My book *Notes on Counting: An Introduction to Enumerative Combinatorics* should be published by Cambridge University Press in June this year, as part of the Australian Mathematical Society Lecture Series.

If you have read some of my lecture notes on enumerative combinatorics, you may want to know that this book contains more than just the union of all the notes I have written on this subject!

If you are interested, there is a flyer, and preorder form, here.
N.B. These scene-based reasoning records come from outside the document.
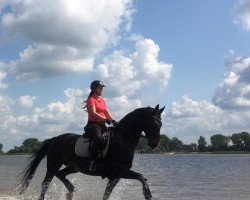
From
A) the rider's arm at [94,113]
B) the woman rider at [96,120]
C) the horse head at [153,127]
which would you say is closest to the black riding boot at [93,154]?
the woman rider at [96,120]

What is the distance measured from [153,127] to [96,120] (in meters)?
1.70

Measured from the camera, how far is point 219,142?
156 meters

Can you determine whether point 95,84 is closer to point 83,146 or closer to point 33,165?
point 83,146

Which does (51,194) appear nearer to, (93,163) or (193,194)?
(93,163)

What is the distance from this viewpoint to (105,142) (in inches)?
411

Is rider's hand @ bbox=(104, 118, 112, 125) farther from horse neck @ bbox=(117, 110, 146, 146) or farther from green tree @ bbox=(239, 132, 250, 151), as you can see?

But no job is ever finished. In the book, at the start of Chapter 4, I prove (as an introductory example for recurrence relations) that the number of compositions of *n* (ordered sequences of positive integers with sum *n*) is 2^{n−1} if *n* ≥ 1. The easy proof involves showing that the number of compositions of *n* is twice the number of compositions of *n*−1. When I came to mark my St Andrews exam, I found that two students had produced a beautifully short and elegant proof of this, which may not be new but was certainly new to me!

It goes like this. Imagine you are a typesetter; you set up a row of 2*n*−1 boxes, each to contain a symbol. In the odd numbered boxes you put a 1; in the even numbered boxes, you choose to put a plus sign or a comma. Your 2^{n−1} choices give all the compositions of *n*, each once.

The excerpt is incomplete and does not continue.